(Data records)
Segment Open

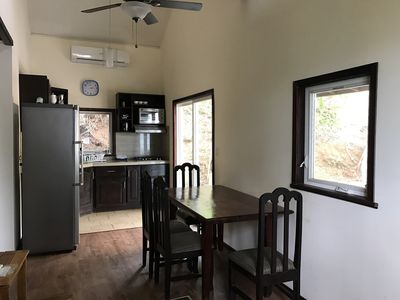View of dining area & table. The full sized kitchen, fridge, oven & AC  seen.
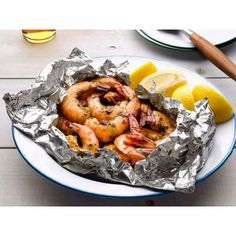 Grilled Shrimp in aluminum foil. 1 pound shrimp, 1/2 stick butter, 1 cup chopped parsley, 2 chopped garlic cloves , juice from one fresh lemon, pinch of red pepper flakes. Divide into 2 packets and grill for 5 minutes!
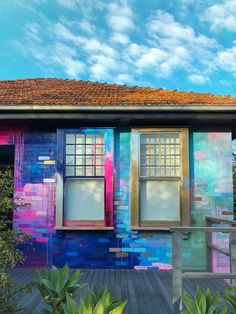 Vibrant abstract exterior mural that covers a residential home with a bright color palette of mostly pink, blue and metallic. Pops of color highlight the bricks and contrast with the garden foliage. Meubles Peints Style Funky, Exterior Design, Interior And Exterior, Brick Wall Background, Paint Designs, House Painting, Mural Painting, My Dream Home, Future House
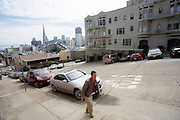 Een man loopt een steile heuvel in San Francisco omhoog. De Amerikaanse stad San Francisco aan de westkust is een van de grootste steden in Amerika en kenmerkt zich door de steile heuvels in de stad.<br /> <br /> A man walks at a steep hill in San Francisco. The US city of San Francisco on the west coast is one of the largest cities in America and is characterized by the steep hills in the city.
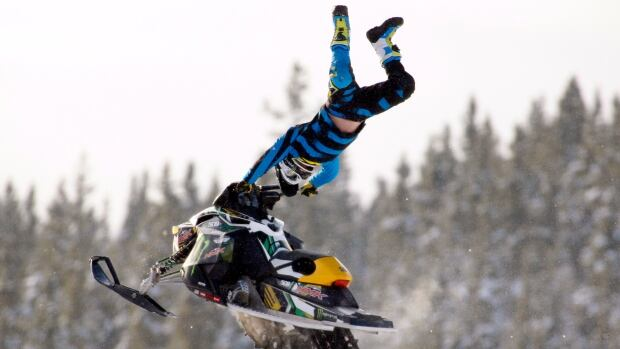 Alberta's Tourism minister wants to open up more backcountry for snowmobiling - like this freestyle competition rider - and other snow and river sports to be more aggressive about marketing the province's wild treasures.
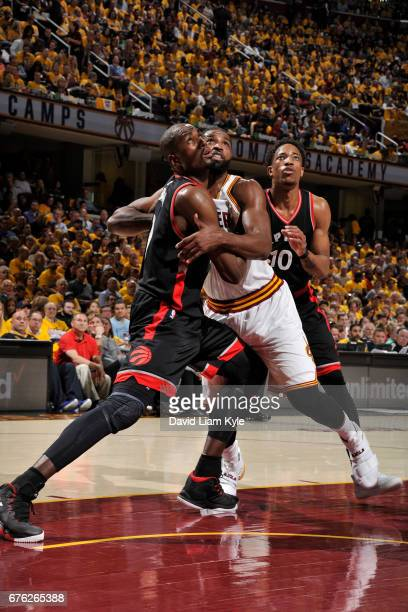Serge Ibaka and DeMar DeRozan of the Toronto Raptors box out Tristan Thompson of the Cleveland Cavaliers during Game One of the Eastern Conference...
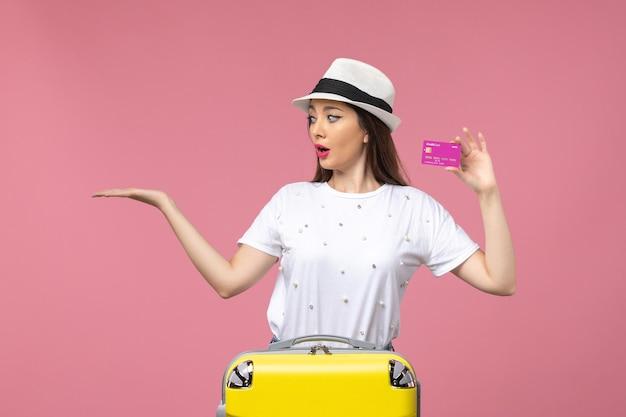 Vista frontale giovane donna in possesso di carta di credito sul muro rosa donna vacanza soldi viaggio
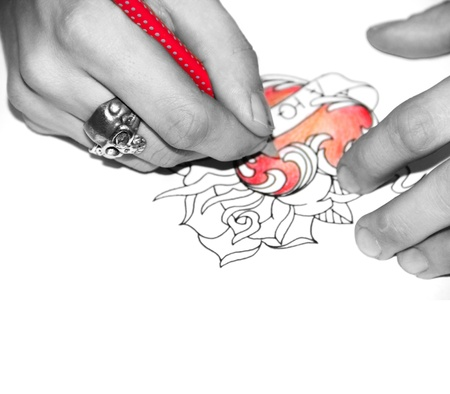 Artist drawing sketch of tattoo with red pencil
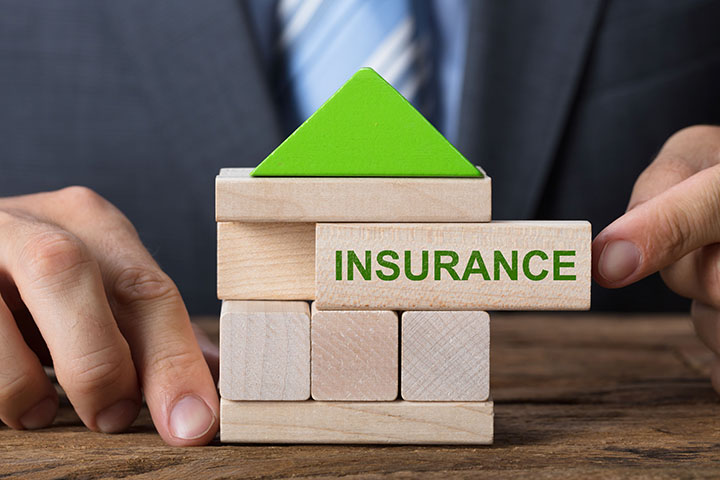 Closeup of businessman building house with insurance block on table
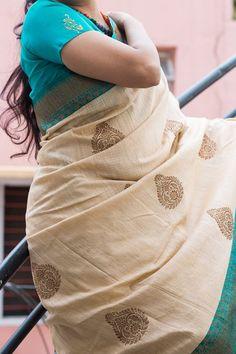 A gorgeous cream Pure banaras silk with zari buttas and double sided zari border and turquoise blue zari pallu. Rich golden zari pallu with attached blouse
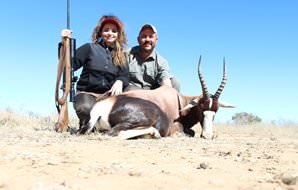 A huntress with her professional hunter and bontebok trophy.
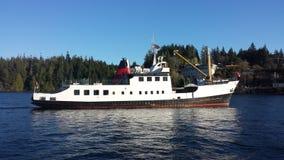 Commercial vessel entering Bamfield. Vessel entering Bamfield stock photos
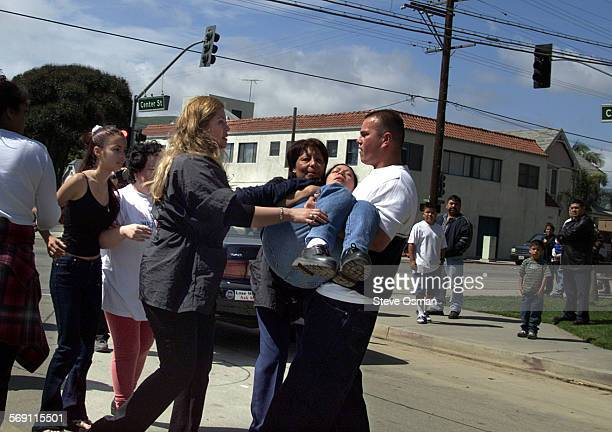 01–04–07 –– A relative of a shooting victim is carried away after fainting A relative of a shooting victim is helped from the scene after fainting...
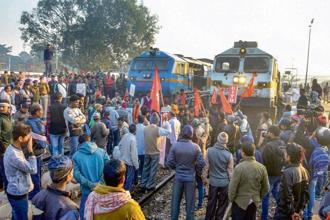 Activists block a train during the strike in Guwahati on Tuesday. PTI
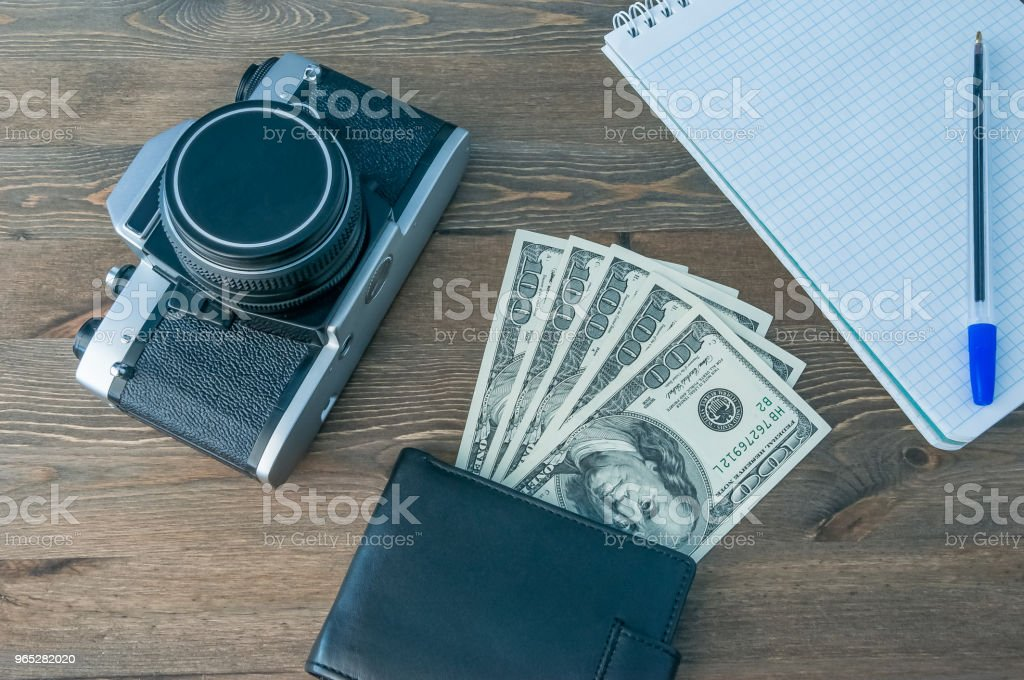A retro camera, a purse with money and a notebook with a pen on a wooden table. royalty-free stock photo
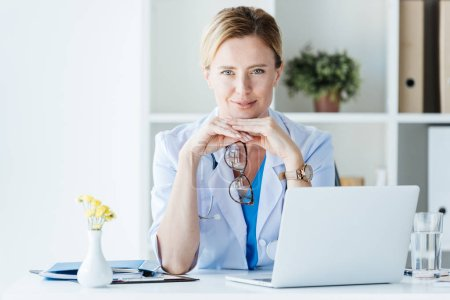 Photo for Smiling female doctor in eyeglasses looking at camera at table with laptop in office - Royalty Free Image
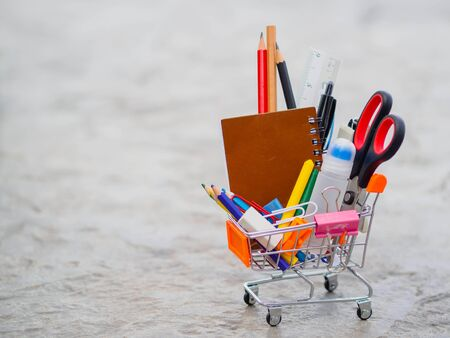 Shopping cart with school supply. Back to school concept.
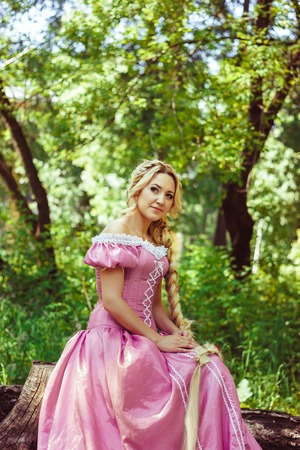 rapunzel: Beautiful young woman with long hair braided in a braid, sitting in the woods.
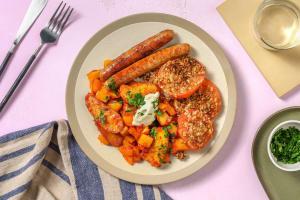 Pittige aardappeltjes met harissa en varkensworstjes image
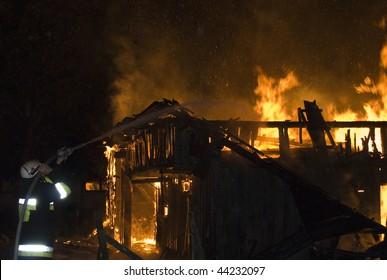 Firefighter extinguishes burning house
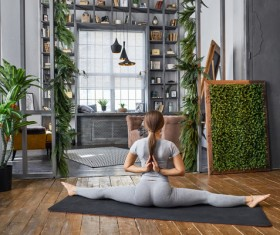 Woman practicing yoga in the living room Stock Photo 14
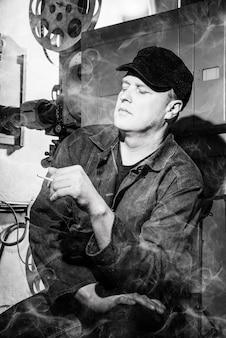 Czarno-białe zdjęcie zmęczonego kamerzysty palącego w sali kinowej.
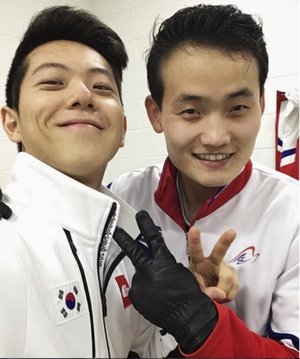 This February 2018 selfie provided by South Korean figure skater Alex Kam and posted on Instagram, shows him, left, posing with North Korean skater Kim Ju Sik in Gangneung, South Korea, ahead of the 2018 Winter Olympics.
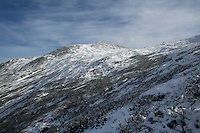 Mount Washington in November with blue skies and fair weather clouds over head. Mount Washington is the tallest peak in the norteastern United States at 6,288 feet tall, and is home to some of the world's worst weather.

Segment Closed

▶ _Task brief_: When copying from the data above, begin at the line containing "A huntress with" and end at the line containing "Czarno-białe zdjęcie zmęczonego"; return those lines exactly and leave all pictures behind.

▶ _Solution to this exercise_:
 A huntress with her professional hunter and bontebok trophy.
 Commercial vessel entering Bamfield. Vessel entering Bamfield stock photos
 01–04–07 –– A relative of a shooting victim is carried away after fainting A relative of a shooting victim is helped from the scene after fainting...
 Activists block a train during the strike in Guwahati on Tuesday. PTI
A retro camera, a purse with money and a notebook with a pen on a wooden table. royalty-free stock photo
 Photo for Smiling female doctor in eyeglasses looking at camera at table with laptop in office - Royalty Free Image
 Shopping cart with school supply. Back to school concept.
 rapunzel: Beautiful young woman with long hair braided in a braid, sitting in the woods.
 Pittige aardappeltjes met harissa en varkensworstjes image
 Firefighter extinguishes burning house
 Woman practicing yoga in the living room Stock Photo 14
 Czarno-białe zdjęcie zmęczonego kamerzysty palącego w sali kinowej.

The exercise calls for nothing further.